Гильом, содрогаясь от волнения, остановился перед братом.
— Грабежи, убийства! Нет, нет, я этого не хочу. Но нужно сказать все до конца, нужно правильно восстановить историю, которая предшествовала переживаемой нами тяжелой эпохе. Это какое-то повальное безумие, и, по правде говоря, все было сделано для того, чтобы его раздуть. После первых, еще безобидных, выступлений анархистов началась такая жестокая расправа, полиция так зверски обращалась с беднягами, попавшими ей в лапы, что стал нарастать гнев, который наконец прорвался в чудовищных актах насилия. Подумай только об отцах семейства, избитых и брошенных в тюрьму, о матерях и детях, умирающих с голоду на мостовой, о разъяренных сообщниках, готовых отомстить за каждого анархиста, умирающего на эшафоте. Буржуазный террор породил зверства анархистов. Взять хотя бы этого Сальва, — ты знаешь, чем порождено его преступление? Веками бесстыдства и несправедливости, всеми бедствиями, постигшими человечество, всеми язвами современности, разъедающими нас, они вызваны жадностью к наслаждениям, презрением к слабому, разложением нашего общества, представляющего собой чудовищное зрелище.

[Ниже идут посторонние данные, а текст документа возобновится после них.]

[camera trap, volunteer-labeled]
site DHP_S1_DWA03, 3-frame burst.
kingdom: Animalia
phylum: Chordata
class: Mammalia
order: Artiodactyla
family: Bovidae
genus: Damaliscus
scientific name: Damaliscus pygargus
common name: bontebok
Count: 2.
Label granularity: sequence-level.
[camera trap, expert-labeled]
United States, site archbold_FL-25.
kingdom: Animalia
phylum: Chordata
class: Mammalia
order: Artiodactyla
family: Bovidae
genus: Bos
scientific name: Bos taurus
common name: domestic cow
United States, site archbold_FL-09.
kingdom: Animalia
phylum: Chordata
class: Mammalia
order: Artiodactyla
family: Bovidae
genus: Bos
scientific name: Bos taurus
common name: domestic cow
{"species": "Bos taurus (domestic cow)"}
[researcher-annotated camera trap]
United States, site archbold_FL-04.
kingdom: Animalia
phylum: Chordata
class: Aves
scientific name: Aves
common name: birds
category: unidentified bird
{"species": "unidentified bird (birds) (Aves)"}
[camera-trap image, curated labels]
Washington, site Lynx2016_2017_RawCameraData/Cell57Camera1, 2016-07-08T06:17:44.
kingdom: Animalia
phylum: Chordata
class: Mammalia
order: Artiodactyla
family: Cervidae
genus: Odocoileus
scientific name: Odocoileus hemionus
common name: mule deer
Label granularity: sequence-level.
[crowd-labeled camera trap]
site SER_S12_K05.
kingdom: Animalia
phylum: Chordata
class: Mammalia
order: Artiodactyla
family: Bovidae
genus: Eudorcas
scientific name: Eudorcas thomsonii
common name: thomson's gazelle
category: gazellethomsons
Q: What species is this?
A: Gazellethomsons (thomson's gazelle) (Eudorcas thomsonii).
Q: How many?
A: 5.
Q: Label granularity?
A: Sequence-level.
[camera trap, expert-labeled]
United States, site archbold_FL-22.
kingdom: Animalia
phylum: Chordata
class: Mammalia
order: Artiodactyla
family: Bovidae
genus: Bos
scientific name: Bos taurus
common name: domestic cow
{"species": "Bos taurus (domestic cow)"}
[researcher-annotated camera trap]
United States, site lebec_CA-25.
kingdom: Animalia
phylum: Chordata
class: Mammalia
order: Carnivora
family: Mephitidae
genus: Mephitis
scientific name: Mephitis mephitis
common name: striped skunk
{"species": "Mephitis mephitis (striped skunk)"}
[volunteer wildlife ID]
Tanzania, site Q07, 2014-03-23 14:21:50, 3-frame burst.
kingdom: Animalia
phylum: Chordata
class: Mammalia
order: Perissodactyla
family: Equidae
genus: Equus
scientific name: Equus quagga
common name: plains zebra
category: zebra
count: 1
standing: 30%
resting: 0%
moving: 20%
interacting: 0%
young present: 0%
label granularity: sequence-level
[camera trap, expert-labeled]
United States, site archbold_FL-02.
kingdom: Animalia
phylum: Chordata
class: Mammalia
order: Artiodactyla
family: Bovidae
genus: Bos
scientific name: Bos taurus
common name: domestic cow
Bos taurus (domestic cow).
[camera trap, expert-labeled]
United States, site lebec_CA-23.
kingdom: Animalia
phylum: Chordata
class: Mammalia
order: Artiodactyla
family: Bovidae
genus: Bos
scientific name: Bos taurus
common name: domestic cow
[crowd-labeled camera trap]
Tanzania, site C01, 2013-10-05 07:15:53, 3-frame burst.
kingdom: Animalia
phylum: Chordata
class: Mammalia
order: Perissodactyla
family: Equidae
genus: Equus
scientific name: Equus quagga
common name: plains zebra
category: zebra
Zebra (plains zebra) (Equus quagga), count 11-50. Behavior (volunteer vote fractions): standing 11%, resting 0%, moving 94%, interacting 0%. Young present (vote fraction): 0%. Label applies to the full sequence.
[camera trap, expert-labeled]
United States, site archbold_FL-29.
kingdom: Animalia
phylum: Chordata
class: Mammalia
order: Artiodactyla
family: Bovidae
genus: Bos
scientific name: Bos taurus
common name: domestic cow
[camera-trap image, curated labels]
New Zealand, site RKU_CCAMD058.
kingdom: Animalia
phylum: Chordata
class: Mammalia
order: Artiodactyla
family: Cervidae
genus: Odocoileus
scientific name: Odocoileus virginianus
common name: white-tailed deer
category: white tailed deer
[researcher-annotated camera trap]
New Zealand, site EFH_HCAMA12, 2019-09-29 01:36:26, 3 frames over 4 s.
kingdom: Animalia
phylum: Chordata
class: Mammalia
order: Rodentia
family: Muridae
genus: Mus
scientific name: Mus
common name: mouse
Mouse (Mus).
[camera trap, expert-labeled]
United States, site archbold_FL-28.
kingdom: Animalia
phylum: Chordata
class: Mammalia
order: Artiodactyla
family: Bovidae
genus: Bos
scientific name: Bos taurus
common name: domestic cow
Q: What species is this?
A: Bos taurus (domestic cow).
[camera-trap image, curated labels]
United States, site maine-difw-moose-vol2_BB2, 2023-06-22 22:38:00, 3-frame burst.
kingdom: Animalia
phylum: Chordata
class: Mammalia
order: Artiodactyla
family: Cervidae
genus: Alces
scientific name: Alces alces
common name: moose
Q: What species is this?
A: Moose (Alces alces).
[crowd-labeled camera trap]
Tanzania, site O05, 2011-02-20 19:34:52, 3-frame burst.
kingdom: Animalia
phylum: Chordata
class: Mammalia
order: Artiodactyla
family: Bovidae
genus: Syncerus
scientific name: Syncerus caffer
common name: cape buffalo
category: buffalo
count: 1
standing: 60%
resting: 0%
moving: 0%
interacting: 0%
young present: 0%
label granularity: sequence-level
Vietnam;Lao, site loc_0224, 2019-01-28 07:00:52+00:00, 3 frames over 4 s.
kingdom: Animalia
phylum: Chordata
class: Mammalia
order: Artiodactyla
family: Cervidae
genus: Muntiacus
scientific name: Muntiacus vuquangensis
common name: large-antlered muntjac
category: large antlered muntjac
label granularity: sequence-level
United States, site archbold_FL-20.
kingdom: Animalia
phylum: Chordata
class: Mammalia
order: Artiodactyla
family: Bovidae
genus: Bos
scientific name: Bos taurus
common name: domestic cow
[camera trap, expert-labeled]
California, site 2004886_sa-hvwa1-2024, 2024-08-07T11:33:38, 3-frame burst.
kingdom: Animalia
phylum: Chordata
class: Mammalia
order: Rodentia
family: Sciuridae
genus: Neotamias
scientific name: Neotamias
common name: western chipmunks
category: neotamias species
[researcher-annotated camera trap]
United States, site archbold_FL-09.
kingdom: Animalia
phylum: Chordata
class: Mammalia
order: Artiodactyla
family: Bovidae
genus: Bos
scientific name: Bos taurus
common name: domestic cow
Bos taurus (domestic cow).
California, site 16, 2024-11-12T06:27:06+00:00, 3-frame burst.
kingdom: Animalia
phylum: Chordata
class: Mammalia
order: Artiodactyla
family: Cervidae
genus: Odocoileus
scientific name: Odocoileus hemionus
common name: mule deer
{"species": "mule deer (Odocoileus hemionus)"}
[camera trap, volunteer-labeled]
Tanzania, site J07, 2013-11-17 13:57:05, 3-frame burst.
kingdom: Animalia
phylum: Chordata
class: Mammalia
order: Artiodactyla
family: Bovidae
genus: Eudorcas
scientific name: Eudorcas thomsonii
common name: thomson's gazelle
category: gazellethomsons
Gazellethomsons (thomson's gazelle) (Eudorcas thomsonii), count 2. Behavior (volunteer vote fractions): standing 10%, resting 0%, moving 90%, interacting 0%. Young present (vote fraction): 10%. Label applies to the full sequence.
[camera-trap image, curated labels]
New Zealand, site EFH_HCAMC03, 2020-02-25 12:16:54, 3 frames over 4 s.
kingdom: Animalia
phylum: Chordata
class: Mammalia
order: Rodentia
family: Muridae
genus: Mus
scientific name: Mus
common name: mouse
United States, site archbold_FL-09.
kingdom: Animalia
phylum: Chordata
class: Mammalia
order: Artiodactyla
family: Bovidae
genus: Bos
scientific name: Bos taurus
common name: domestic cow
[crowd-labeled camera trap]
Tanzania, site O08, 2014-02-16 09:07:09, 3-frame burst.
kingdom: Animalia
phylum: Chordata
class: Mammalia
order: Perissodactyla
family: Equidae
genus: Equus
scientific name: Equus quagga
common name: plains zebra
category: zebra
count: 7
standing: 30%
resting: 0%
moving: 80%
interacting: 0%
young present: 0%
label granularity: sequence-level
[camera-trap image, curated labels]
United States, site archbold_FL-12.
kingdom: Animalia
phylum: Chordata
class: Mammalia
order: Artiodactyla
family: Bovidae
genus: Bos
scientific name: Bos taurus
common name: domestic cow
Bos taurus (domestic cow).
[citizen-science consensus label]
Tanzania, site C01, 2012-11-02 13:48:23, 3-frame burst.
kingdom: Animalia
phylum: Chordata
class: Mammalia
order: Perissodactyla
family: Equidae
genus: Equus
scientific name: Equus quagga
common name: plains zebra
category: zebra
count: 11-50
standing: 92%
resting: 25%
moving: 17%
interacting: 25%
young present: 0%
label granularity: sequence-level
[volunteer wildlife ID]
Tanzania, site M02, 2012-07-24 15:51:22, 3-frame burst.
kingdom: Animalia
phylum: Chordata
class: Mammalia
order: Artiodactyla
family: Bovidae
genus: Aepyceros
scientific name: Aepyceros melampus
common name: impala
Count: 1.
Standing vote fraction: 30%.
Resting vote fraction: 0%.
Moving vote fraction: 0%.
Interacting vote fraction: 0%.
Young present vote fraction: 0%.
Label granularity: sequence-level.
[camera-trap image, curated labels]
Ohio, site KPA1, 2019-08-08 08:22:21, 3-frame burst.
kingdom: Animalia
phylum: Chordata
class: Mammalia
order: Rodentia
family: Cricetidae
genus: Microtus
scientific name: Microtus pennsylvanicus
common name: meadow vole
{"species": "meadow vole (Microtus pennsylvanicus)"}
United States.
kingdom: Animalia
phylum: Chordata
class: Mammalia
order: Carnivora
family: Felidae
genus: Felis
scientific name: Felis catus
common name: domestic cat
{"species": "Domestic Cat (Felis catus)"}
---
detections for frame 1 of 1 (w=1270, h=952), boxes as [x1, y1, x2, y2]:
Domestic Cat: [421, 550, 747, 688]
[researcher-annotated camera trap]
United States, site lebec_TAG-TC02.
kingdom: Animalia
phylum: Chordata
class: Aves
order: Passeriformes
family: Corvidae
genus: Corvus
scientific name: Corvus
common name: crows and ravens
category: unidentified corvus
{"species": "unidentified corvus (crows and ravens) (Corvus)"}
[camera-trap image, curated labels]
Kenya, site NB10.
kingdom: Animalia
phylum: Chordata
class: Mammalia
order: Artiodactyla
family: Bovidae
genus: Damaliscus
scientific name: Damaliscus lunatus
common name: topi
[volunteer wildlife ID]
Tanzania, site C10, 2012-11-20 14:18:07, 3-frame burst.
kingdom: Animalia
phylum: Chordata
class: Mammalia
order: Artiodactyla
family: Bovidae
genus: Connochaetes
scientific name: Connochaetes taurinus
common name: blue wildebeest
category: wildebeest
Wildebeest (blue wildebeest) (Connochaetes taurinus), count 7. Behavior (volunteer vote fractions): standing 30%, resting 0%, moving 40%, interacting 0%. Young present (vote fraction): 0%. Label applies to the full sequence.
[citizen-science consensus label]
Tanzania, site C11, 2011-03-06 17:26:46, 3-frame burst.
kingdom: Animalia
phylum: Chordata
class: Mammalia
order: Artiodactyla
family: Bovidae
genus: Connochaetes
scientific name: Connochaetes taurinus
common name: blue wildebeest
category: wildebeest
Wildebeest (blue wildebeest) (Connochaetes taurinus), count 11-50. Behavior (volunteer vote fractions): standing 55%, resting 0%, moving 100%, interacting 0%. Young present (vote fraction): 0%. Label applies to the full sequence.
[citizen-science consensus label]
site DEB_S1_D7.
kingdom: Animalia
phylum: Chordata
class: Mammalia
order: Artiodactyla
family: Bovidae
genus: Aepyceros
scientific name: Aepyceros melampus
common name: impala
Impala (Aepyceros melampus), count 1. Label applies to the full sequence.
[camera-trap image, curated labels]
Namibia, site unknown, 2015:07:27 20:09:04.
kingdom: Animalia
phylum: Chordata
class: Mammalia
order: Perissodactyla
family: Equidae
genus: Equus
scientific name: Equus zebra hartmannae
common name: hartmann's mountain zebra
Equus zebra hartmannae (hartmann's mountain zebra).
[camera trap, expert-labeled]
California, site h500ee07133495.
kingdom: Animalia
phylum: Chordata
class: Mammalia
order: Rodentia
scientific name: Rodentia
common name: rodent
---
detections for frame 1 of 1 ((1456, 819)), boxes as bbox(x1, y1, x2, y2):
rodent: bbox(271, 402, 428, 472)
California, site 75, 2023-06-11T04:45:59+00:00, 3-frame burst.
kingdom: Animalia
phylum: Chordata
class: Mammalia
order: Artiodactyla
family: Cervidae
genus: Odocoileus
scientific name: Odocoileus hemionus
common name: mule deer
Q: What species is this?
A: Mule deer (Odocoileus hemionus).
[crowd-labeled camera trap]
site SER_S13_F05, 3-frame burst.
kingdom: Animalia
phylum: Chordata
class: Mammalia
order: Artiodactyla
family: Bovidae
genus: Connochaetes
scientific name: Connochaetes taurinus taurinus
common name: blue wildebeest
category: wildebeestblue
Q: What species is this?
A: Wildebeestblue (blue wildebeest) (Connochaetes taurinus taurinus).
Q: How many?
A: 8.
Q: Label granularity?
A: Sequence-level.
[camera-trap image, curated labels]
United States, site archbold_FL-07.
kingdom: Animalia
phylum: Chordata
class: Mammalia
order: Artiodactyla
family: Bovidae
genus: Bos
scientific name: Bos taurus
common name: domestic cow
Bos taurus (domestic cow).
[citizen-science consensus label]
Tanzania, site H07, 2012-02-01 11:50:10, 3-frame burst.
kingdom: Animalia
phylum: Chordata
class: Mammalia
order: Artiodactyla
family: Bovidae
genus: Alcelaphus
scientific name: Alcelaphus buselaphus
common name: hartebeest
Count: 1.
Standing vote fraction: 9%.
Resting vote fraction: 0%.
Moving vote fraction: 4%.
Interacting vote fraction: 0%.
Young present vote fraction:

Он снова стал медленно шагать по комнате и продолжал, словно размышляя вслух.
— О, какого напряжения мысли, какой борьбы стоили мне те выводы, к каким я наконец пришел! Я был только ученым позитивистом; поглощенный своими наблюдениями и опытами, я не признавал ничего, кроме твердо установленных фактов. Рассматривая общество с научной точки зрения, я допускал естественную, медленную эволюцию, в результате которой рождается на свет человечество, подобно тому, как рождается отдельный человек. И вот я вынужден был признать, что в историю земного шара, а затем и в историю каждого общества врывается вулкан, внезапный катаклизм, бурное извержение, отмечающее каждый геологический период, каждый исторический период. Таким образом, приходишь к убеждению, что всякий шаг вперед, всякий прогресс осуществляется лишь ценой ужасающей катастрофы. Всякий шаг вперед стоит жизни миллиардам существ. В своем близоруком негодовании мы обвиняем в несправедливости природу, называем ее жестокой матерью, но если мы не оправдываем вулкан, нам как ученым, способным предвидеть события, все же приходится с ним считаться, когда начинается извержение… А потом, а потом, ну да, я, может быть, такой же мечтатель, как и другие, у меня свои идеи.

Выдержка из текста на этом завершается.